YOUR TASK: Retype every line of the listing below exactly as it appears.

(A listing)
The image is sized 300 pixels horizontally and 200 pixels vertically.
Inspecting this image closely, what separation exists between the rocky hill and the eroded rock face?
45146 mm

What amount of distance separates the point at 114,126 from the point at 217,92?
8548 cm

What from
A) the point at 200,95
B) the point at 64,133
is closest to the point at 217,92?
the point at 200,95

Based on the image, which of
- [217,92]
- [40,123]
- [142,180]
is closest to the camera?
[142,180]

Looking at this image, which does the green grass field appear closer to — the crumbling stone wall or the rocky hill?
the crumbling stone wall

RESULT FOR THIS TASK:
The image is sized 300 pixels horizontally and 200 pixels vertically.
Inspecting this image closely, what separation exists between the rocky hill and the eroded rock face?
45146 mm

What amount of distance separates the point at 114,126 from the point at 217,92?
8548 cm

What from
A) the point at 200,95
B) the point at 64,133
is closest to the point at 217,92?
the point at 200,95

Based on the image, which of
- [217,92]
- [40,123]
- [142,180]
is closest to the camera?
[142,180]

Looking at this image, which does the green grass field appear closer to — the crumbling stone wall or the rocky hill?
the crumbling stone wall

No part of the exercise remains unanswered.